# Training a ground-up MLP in native Julia (yes, on MNIST).

Is Julia going to kill Python? Who knows; probably not. But it’s certainly a fun, modern, and interesting language to use, and especially appealing for scientists with a MATLAB background like me. It’s got a unique combination of features: it’s 1-indexed, dynamically typed but (just-in-time) compiled, has a wonderful built-in package manager, and is a breeze to use interactively (concurrent use of scripting and the REPL feels *very* much like MATLAB development). I was keen to dive into getting to know native Julia, and despite regularly using PyTorch and Tensorflow I’ve never actually coded up backpropagation “by hand” myself before — hence this project and post. Two birds, one stone.

In this article we’ll build a simple multilayer perceptron (MLP) and implement backpropagation in native Julia, to classify digits in the MNIST dataset (yes, it’s another MNIST medium post — cuff me).

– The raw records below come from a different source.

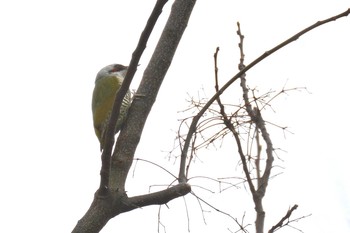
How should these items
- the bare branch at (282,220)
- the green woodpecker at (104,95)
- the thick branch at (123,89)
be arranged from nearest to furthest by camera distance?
the thick branch at (123,89)
the bare branch at (282,220)
the green woodpecker at (104,95)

The `mercury`

repo that accompanies this post is available here, just open and run `main.jl`

. Along the way we’ll explore some key Julia features / paradigms like some important data structures, dynamic dispatch of functions, package management, and plotting.

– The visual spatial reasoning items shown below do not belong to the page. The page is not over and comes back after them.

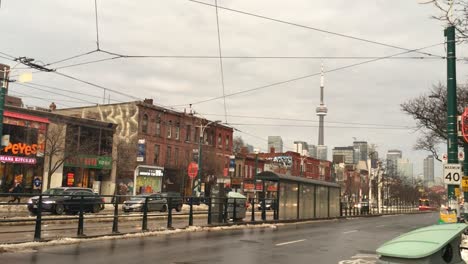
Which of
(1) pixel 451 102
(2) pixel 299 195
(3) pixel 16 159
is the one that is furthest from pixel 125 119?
(1) pixel 451 102

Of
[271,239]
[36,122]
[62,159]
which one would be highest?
[36,122]

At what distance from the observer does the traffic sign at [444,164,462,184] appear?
14211mm

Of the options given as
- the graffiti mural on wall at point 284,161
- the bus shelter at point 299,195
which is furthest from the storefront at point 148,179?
the graffiti mural on wall at point 284,161

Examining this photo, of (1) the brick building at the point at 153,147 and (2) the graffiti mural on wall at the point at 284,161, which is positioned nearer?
(1) the brick building at the point at 153,147

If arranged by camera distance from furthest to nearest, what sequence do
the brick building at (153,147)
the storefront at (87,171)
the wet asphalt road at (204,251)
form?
the brick building at (153,147), the storefront at (87,171), the wet asphalt road at (204,251)

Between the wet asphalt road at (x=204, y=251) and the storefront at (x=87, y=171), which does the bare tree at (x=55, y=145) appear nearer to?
the storefront at (x=87, y=171)

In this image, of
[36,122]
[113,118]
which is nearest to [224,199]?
[36,122]

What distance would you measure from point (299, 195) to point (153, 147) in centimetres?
3086

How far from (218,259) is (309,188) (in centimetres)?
2037

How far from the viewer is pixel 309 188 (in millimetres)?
31500

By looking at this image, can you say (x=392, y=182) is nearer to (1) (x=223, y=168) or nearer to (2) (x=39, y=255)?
(1) (x=223, y=168)

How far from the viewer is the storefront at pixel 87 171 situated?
151ft

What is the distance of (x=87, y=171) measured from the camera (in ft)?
161

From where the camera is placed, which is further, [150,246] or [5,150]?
[5,150]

There are of course already proper, optimised neural network / machine learning libraries (see for example flux, and a plucky, little known underdog tensorflow). I’m hoping this article is of interest for people like me looking to see backpropagation nuts and bolts, as well as Julia in action.

**Part 1** will focus on building from the ground-up a neural network capable of a simple forward pass. We’ll train it with the backpropagation algorithm in **Part 2**, and evaluate it in **Part 3**.

# Part 1 — A forward pass

## Setup and nomenclature

We’ll build a simple three-layer MLP, taking MNIST [28 x 28] images as input, and selecting one of 10 classes.

The functional form of this model is:

**y** = g( **W**₃ f ( **W**₂ f( **W**₁ **X**+ **b**₁ ) + **b**₂ ) + **b**₃)

In which Wₙ are our weight matrices, and Bₙ are our bias vectors. The activation functions f, g we use in this model are a ReLU and a Softmax respectively. **y **(our prediction) approximates **Y** (the true value) as a function of observations (pixel values) **X**. Statistics purists please forgive this notation.

Here we’re not too concerned about eeking out the last 1% of accuracy, so the dimensionality of the hidden layers is a fairly arbitrary choice. We’ll go [784, 32, 32, 10] for simplicity. **W**₃ is then a 32 x 784 matrix, **b**₂ is a 32 x 1 vector, *etc*.

## Building blocks

Julia is not really meant to be used as an object-oriented language like Python. While you can define a `struct`

, this is a “composite data type” rather than a Python `object`

, and does not have methods defined in its definition. There’s no sense of calling `neural_net.forward()`

in which we can access `neural_net.attribute_1`

, for example.

Instead, in Julia we rely on “dynamic dispatch”, in which functions are defined uniquely for varied input data types. So `forward(x:Array{Float64,2})`

, can call completely different code to `forward(x:Int)`

. The concept is similar to “overloading” functions in eg. Java, but as this interesting StackOverflow post points out, overloading corresponds to deciding the function to be called at *compile* time, while in Julia we decide at *run* time.

So, our key MLP building block is the dense layer:

We implement this as a `struct`

, with a `weight`

, `bias`

, and and an`act_fn`

. Note that importantly it’s `mutable`

, its attributes (the MLP parameters) are allowed to change. For quality of life we don’t want to instantiate this layer using the syntax: `layer_1 = Dense(W_1, b_1, ReLU())`

, as this would require defining the matrix and vector elsewhere, and that’s messy. Instead, we overload `Dense()`

to take dimensionality integers as input, and generate in-place a new Kaiming init’d matrix for the weights, and zeros for the bias.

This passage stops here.